→ YOUR GOAL
Rewrite the entries with "highest object" changed to "topmost object" wherever it occurs, leaving everything else unchanged. Omit the pictures from your answer.

Entries from a data collection
:::
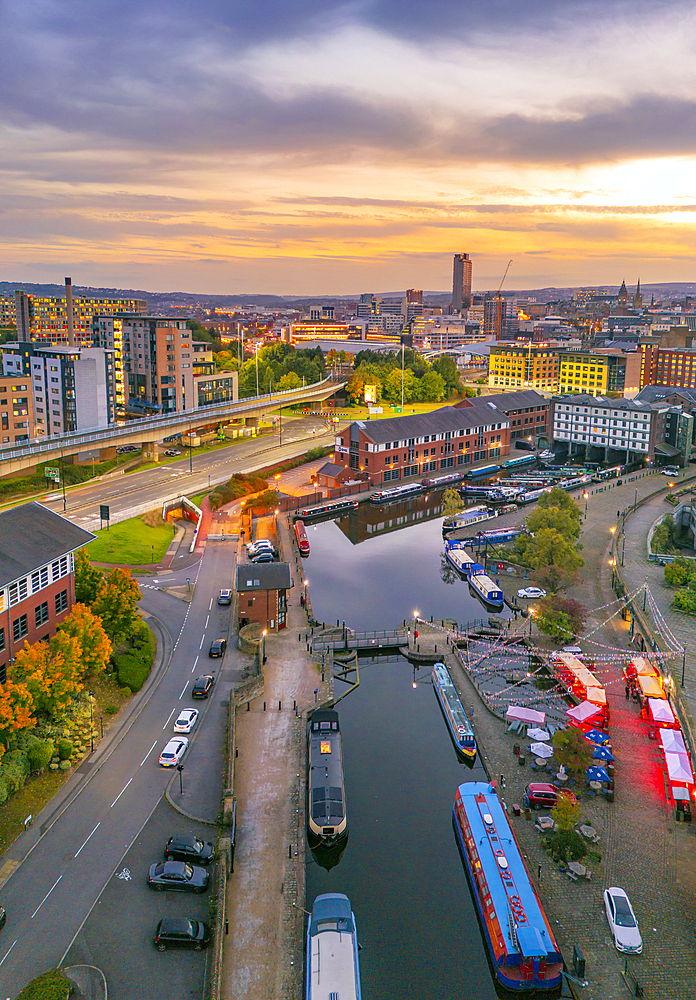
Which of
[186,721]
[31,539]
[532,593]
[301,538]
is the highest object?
:::
→ THE SOLUTION
Which of
[186,721]
[31,539]
[532,593]
[301,538]
is the topmost object?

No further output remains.